--- start ---

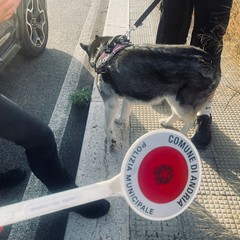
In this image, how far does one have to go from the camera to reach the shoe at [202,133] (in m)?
3.15

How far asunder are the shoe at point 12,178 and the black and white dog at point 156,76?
97cm

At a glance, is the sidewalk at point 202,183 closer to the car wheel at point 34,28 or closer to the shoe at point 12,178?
the shoe at point 12,178

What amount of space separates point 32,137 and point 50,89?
2.41 m

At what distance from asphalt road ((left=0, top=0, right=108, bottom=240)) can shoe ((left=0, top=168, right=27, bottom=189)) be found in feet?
0.18

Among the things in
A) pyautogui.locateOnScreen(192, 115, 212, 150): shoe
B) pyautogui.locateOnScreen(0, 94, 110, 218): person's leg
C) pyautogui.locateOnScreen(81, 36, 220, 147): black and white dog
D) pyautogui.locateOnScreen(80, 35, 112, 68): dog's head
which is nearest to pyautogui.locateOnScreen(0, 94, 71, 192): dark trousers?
pyautogui.locateOnScreen(0, 94, 110, 218): person's leg

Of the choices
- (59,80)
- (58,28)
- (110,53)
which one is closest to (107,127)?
(110,53)

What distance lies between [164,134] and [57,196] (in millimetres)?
447

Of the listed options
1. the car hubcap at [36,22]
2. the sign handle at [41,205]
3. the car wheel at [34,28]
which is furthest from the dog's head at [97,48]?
the sign handle at [41,205]

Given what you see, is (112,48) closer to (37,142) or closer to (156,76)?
(156,76)

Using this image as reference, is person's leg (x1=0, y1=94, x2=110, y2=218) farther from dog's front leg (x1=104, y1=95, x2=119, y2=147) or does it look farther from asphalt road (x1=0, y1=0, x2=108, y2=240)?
dog's front leg (x1=104, y1=95, x2=119, y2=147)

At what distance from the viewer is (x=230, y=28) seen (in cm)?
473

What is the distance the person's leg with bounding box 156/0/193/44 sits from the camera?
320 centimetres

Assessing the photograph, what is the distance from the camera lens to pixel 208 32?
307 centimetres

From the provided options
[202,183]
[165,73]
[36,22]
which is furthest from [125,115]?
[36,22]
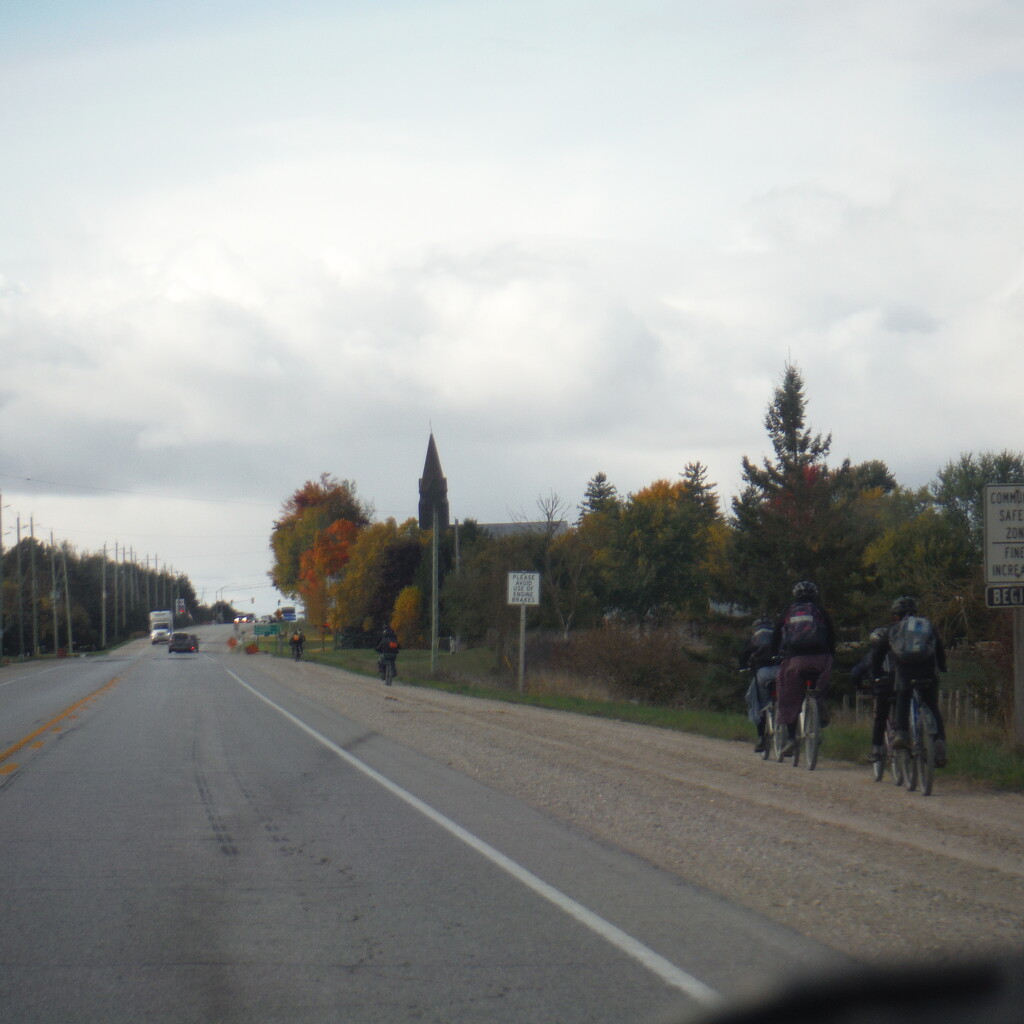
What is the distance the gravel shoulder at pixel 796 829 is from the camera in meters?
6.18

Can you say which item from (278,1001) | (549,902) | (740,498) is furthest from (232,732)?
(740,498)

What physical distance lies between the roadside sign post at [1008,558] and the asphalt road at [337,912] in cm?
599

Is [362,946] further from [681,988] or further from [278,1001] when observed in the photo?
[681,988]

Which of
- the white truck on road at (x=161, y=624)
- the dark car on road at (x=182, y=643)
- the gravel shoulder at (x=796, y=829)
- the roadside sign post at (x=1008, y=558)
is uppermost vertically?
the roadside sign post at (x=1008, y=558)

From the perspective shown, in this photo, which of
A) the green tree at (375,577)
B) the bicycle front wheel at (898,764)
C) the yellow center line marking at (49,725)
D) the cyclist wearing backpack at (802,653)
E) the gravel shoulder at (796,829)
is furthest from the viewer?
the green tree at (375,577)

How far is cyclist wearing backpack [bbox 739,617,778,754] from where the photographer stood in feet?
46.1

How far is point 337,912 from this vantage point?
646cm

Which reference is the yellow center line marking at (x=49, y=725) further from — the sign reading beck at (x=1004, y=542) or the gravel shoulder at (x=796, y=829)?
the sign reading beck at (x=1004, y=542)

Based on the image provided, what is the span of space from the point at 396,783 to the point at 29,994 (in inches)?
269

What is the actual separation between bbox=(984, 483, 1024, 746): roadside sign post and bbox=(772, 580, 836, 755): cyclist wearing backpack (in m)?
1.86

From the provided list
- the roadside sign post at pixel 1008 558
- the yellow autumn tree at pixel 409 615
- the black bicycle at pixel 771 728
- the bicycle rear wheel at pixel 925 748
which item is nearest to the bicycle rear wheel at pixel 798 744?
the black bicycle at pixel 771 728

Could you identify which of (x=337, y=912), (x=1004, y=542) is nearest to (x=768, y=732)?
(x=1004, y=542)

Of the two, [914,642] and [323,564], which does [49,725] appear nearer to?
[914,642]

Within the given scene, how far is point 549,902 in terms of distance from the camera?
6633 millimetres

--- end ---

▶ **Aim of the task**
Reproduce the data verbatim, starting at the line that contains "Which reference is" and continuing through the final line of the data.

▶ **Answer to the exercise**
Which reference is the yellow center line marking at (x=49, y=725) further from — the sign reading beck at (x=1004, y=542) or the gravel shoulder at (x=796, y=829)?
the sign reading beck at (x=1004, y=542)

Based on the image provided, what is the span of space from the point at 396,783 to the point at 29,994 (in inches)?
269

What is the actual separation between bbox=(984, 483, 1024, 746): roadside sign post and bbox=(772, 580, 836, 755): cyclist wearing backpack (in m)?
1.86

From the provided list
- the roadside sign post at pixel 1008 558
- the yellow autumn tree at pixel 409 615
- the black bicycle at pixel 771 728
- the bicycle rear wheel at pixel 925 748
which item is nearest to the bicycle rear wheel at pixel 798 744?
the black bicycle at pixel 771 728

Could you identify which of (x=337, y=912), (x=1004, y=542) is nearest to (x=768, y=732)?
(x=1004, y=542)

Of the two, [914,642] and [323,564], which does [49,725] appear nearer to?
[914,642]

Within the given scene, how far is point 549,902 in terms of distance from the camera?
6633 millimetres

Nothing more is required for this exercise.